• [What is required]: Repeat exactly the lines below from the line that contains "category: zebraplains" to the last line, inclusive, without the pictures.
::::
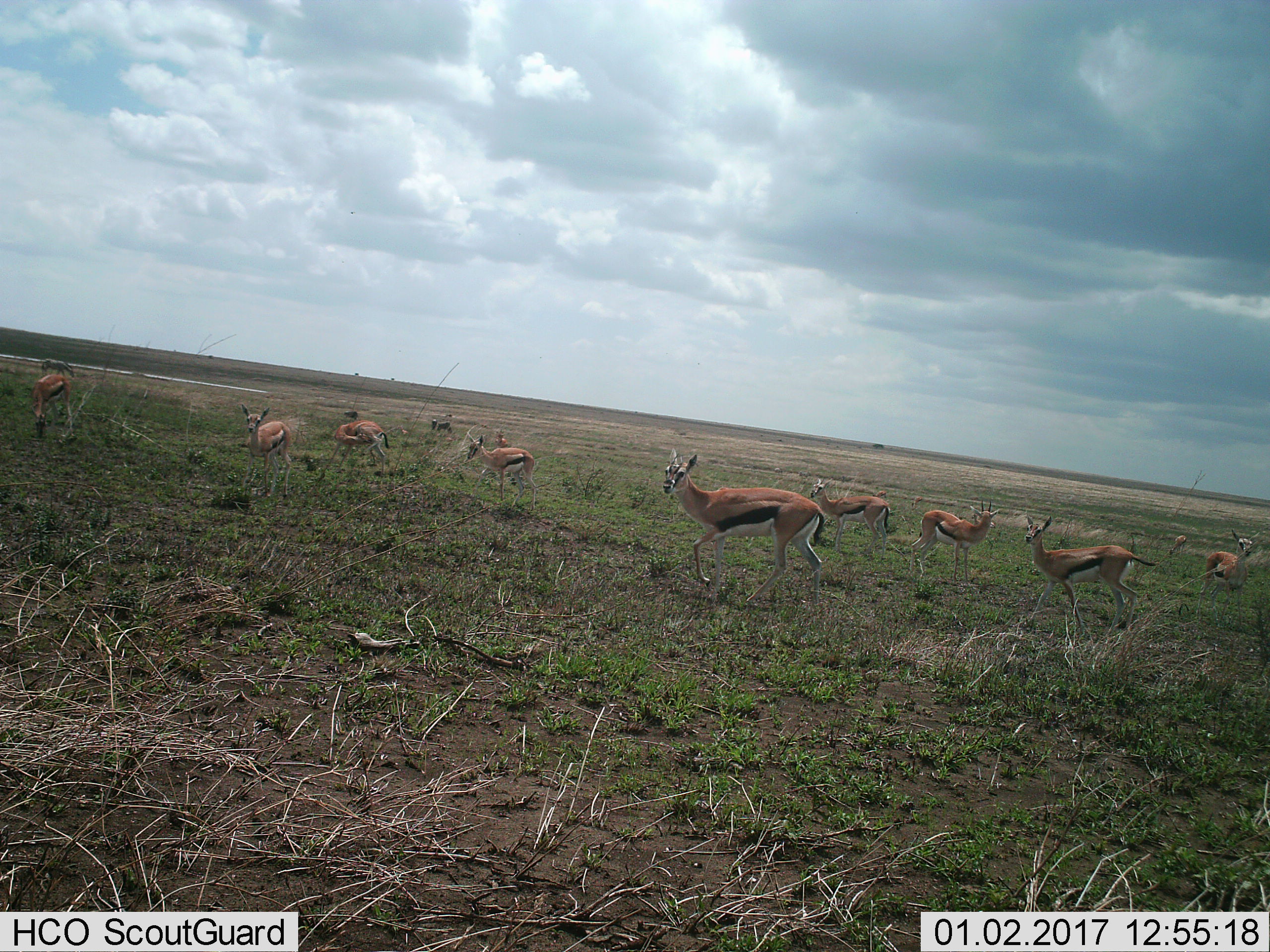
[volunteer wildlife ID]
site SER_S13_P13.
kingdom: Animalia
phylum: Chordata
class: Mammalia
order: Artiodactyla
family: Bovidae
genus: Eudorcas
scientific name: Eudorcas thomsonii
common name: thomson's gazelle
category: gazellethomsons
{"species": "gazellethomsons (thomson's gazelle) (Eudorcas thomsonii)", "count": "11-50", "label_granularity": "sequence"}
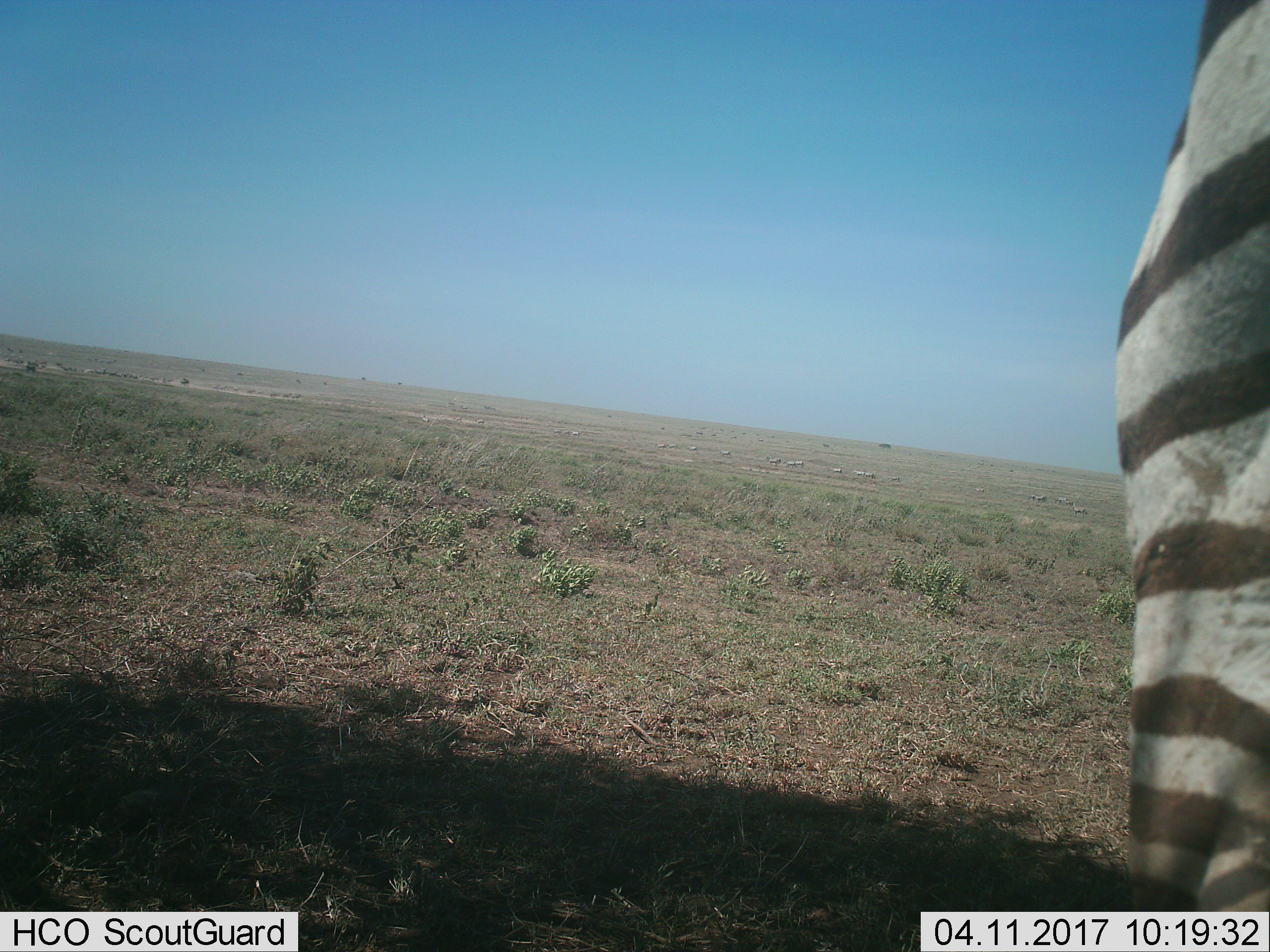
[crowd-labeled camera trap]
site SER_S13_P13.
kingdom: Animalia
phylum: Chordata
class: Mammalia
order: Perissodactyla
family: Equidae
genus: Equus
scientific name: Equus quagga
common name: plains zebra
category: zebraplains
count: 1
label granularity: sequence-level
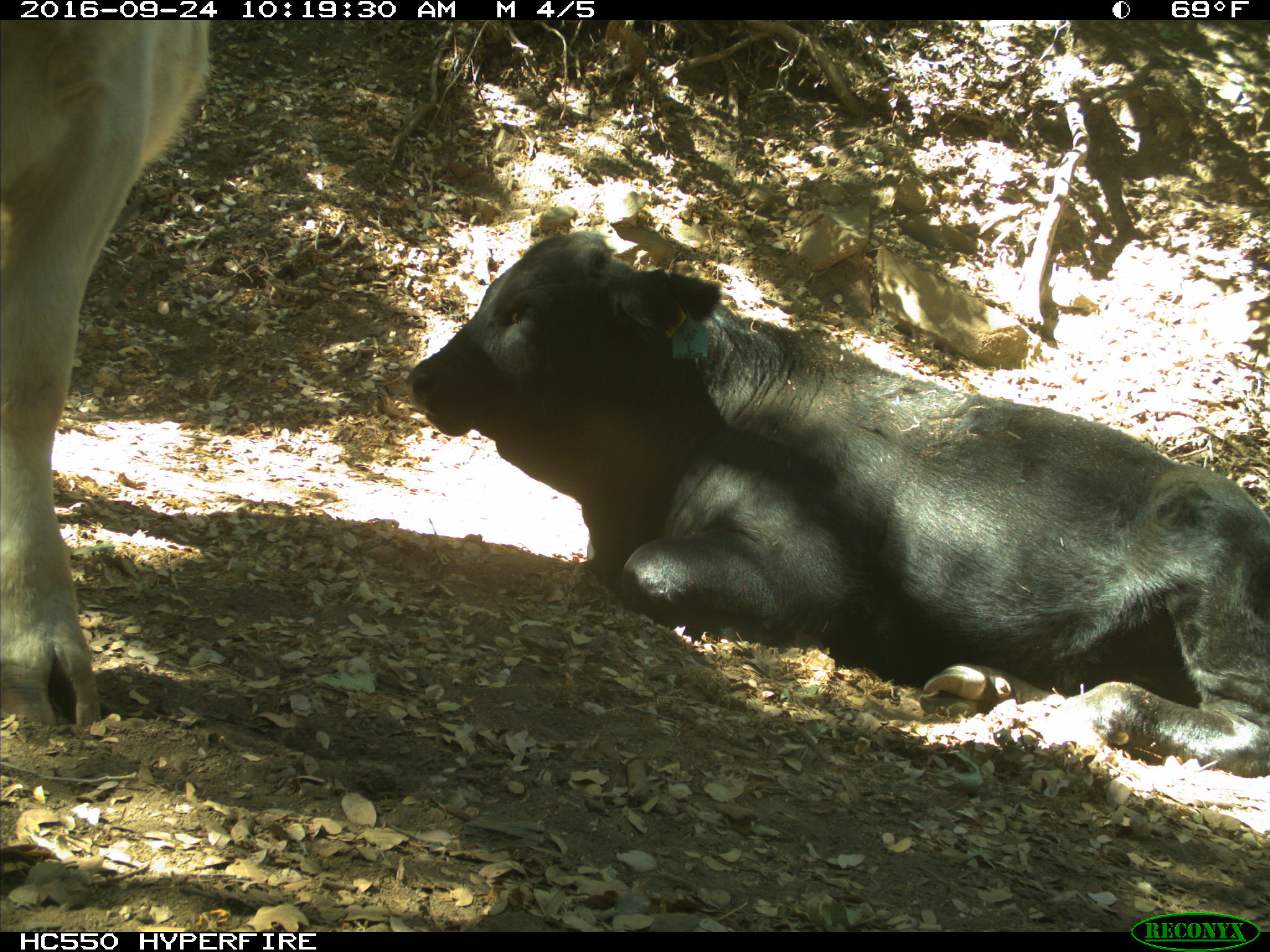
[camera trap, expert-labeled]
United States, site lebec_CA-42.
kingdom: Animalia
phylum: Chordata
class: Mammalia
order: Artiodactyla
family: Bovidae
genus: Bos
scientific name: Bos taurus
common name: domestic cow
::::
• [Exercise output]:
category: zebraplains
count: 1
label granularity: sequence-level
[camera trap, expert-labeled]
United States, site lebec_CA-42.
kingdom: Animalia
phylum: Chordata
class: Mammalia
order: Artiodactyla
family: Bovidae
genus: Bos
scientific name: Bos taurus
common name: domestic cow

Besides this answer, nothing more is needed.